◆ **STATED EXERCISE**: Can you write out every line of the listing below, word for word, without changing anything?
— Start of MATERIAL FOR THIS TASK —
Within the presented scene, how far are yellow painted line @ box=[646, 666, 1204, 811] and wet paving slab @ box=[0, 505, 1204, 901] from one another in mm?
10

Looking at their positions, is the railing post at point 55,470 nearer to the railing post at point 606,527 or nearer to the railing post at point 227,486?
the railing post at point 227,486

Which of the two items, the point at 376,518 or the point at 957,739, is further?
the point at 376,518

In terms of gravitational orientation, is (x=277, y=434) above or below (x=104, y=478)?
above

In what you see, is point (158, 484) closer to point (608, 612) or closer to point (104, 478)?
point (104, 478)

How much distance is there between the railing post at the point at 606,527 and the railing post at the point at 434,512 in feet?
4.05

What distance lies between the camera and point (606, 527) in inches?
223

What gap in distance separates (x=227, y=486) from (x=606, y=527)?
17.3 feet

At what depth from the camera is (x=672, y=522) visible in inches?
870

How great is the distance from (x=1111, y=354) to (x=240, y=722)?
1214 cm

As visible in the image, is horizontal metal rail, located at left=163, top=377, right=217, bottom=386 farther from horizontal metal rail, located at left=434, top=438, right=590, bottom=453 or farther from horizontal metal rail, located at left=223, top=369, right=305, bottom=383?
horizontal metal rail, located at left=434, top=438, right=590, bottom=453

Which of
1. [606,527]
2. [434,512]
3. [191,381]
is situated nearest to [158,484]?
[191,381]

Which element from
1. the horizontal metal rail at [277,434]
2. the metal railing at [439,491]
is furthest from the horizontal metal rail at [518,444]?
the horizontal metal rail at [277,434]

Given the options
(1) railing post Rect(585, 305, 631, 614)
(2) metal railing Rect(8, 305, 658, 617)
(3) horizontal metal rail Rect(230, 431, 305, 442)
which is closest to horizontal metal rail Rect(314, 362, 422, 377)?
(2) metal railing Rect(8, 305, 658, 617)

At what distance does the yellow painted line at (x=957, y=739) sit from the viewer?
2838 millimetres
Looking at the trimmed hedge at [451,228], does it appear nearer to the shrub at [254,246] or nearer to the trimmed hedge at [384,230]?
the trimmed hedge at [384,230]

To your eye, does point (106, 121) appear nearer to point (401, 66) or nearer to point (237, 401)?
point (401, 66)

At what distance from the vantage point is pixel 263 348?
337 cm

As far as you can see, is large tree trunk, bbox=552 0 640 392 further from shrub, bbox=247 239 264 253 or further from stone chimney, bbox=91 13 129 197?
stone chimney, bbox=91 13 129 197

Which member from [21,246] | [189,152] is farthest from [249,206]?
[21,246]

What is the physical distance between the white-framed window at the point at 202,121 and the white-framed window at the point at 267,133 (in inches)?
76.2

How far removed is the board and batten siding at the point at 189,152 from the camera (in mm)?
— End of MATERIAL FOR THIS TASK —
◆ **TASK ANSWER**:
Within the presented scene, how far are yellow painted line @ box=[646, 666, 1204, 811] and wet paving slab @ box=[0, 505, 1204, 901] from one another in mm?
10

Looking at their positions, is the railing post at point 55,470 nearer to the railing post at point 606,527 or nearer to the railing post at point 227,486?
the railing post at point 227,486

Which of the two items, the point at 376,518 or the point at 957,739, is further?
the point at 376,518

In terms of gravitational orientation, is (x=277, y=434) above or below (x=104, y=478)?
above

In what you see, is point (158, 484) closer to point (608, 612) or closer to point (104, 478)?
point (104, 478)

How much distance is there between the railing post at the point at 606,527 and the railing post at the point at 434,512 in feet?
4.05

What distance lies between the camera and point (606, 527) in inches?
223

What gap in distance separates (x=227, y=486) from (x=606, y=527)?
17.3 feet

At what depth from the camera is (x=672, y=522) visible in inches?
870

How great is the distance from (x=1111, y=354) to (x=240, y=722)?
1214 cm

As visible in the image, is horizontal metal rail, located at left=163, top=377, right=217, bottom=386 farther from horizontal metal rail, located at left=434, top=438, right=590, bottom=453 or farther from horizontal metal rail, located at left=223, top=369, right=305, bottom=383?
horizontal metal rail, located at left=434, top=438, right=590, bottom=453

Which of
1. [606,527]
2. [434,512]
3. [191,381]
is situated nearest to [158,484]?
[191,381]

Which element from
1. the horizontal metal rail at [277,434]
2. the metal railing at [439,491]
is furthest from the horizontal metal rail at [518,444]?
the horizontal metal rail at [277,434]

Given the options
(1) railing post Rect(585, 305, 631, 614)
(2) metal railing Rect(8, 305, 658, 617)
(3) horizontal metal rail Rect(230, 431, 305, 442)
which is closest to horizontal metal rail Rect(314, 362, 422, 377)?
(2) metal railing Rect(8, 305, 658, 617)

At what distance does the yellow painted line at (x=957, y=739) sit from the viewer?
2838 millimetres
Looking at the trimmed hedge at [451,228], does it appear nearer to the shrub at [254,246] or nearer to the trimmed hedge at [384,230]?
the trimmed hedge at [384,230]

To your eye, does point (106, 121) appear nearer to point (401, 66) or nearer to point (237, 401)?
point (401, 66)

At what distance from the vantage point is pixel 263 348?
337 cm

As far as you can see, is large tree trunk, bbox=552 0 640 392 further from shrub, bbox=247 239 264 253 or further from stone chimney, bbox=91 13 129 197?
stone chimney, bbox=91 13 129 197

Which member from [21,246] | [189,152] is farthest from [249,206]?
[21,246]

What is the physical distance between the white-framed window at the point at 202,121 and the white-framed window at the point at 267,133 (in inches)?
76.2

How far removed is the board and batten siding at the point at 189,152 from the camera (in mm)?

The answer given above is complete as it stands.